Animated dodo under a tree

They call me dead. Extinct. A relic of a time when the world was wilder, less tamed by human hands. But I do not feel dead.

Not yet.

I am the last dodo, or so I believe. Once, my kind lived happily on this island, waddling through thick forests, feasting on fruit that fell in large amounts from the trees. We had no need for wings, no predators to fear—until humans came. They brought hunger and greed, farmed our forests, brought beasts with sharp teeth and quick paws. One by one, my kind vanished, until I was left to wander alone.

Yet, as I peck at the sandy ground, I find something strange. A coin, dull and worn, half-buried beneath the roots of a tree. I nudge it with my beak, tilting my head. People love these little metal circles. They trade them, hoard them, battle over them. But this one seems different. There is a design etched into its surface—not a king’s face, nor a ship, but a branch. We can only imagine its tree, strong and unbroken.

A gust of wind rustles the leaves above me, and suddenly, I am not alone. A voice, deep and knowing, fills the air.

“What do you see, little one?”

I do not know how to answer. I have never spoken before, not like people do. But I think of my kind, of the world before it changed, before greed and hunger swept it away.

“A tree,” I whisper, though no sound leaves my beak.

The voice hums in agreement and replies, “This is a promise, pressed into metal. A vow that the mistakes of the past need not be repeated. That forests will stand, that creatures like you will no longer vanish without remembrance.”

Hope stirs in my chest, fragile as an unhatched egg.

“But I am the last,” I say.

“Perhaps,” the voice replies, “but not forever.”

Images swirl before my eyes—great forests reborn, rivers running clear, creatures I have never seen growing healthily under the sun. I see people, too, not as destroyers, but as caretakers. Harnessing wind and sun for power. They plant trees instead of cutting them down, they use coins not for greed, but to restore, to protect, to build futures where no species is ever called ‘the last’ again.

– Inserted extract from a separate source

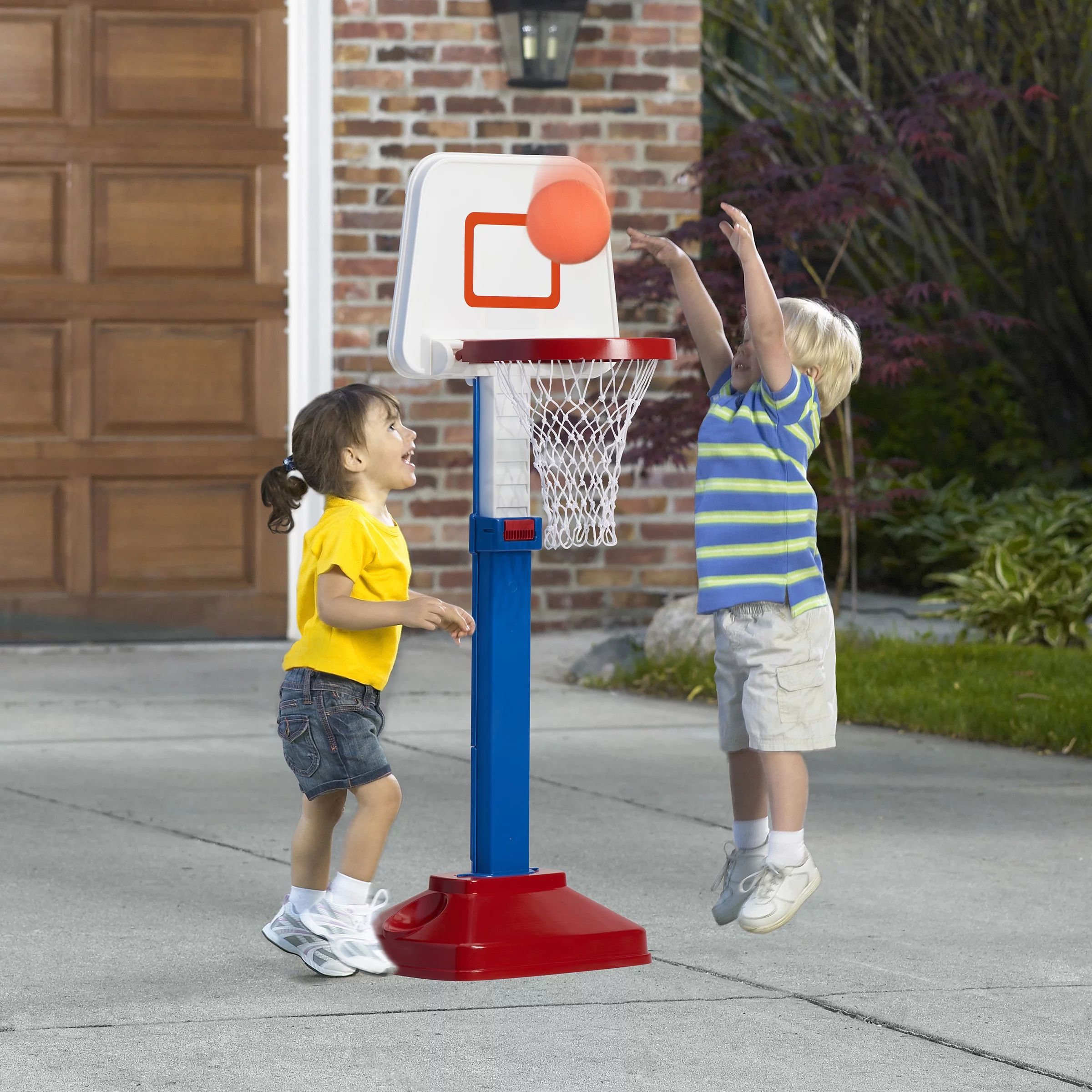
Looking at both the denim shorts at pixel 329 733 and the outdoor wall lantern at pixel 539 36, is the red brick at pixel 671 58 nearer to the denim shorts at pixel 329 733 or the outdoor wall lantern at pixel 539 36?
the outdoor wall lantern at pixel 539 36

And in the heart of this vision, I see it—a dodo, round and feathered like me, pecking at the forest floor with a flock at its side. Not a ghost, not a memory, but real.

The wind dies down. The coin lies still in the sand. But something in me has changed. Perhaps extinction is not an end, but a lesson. A turning point.

I lift my head to the sky, knowing that even if I am the last to walk this world, I may not be the last to return.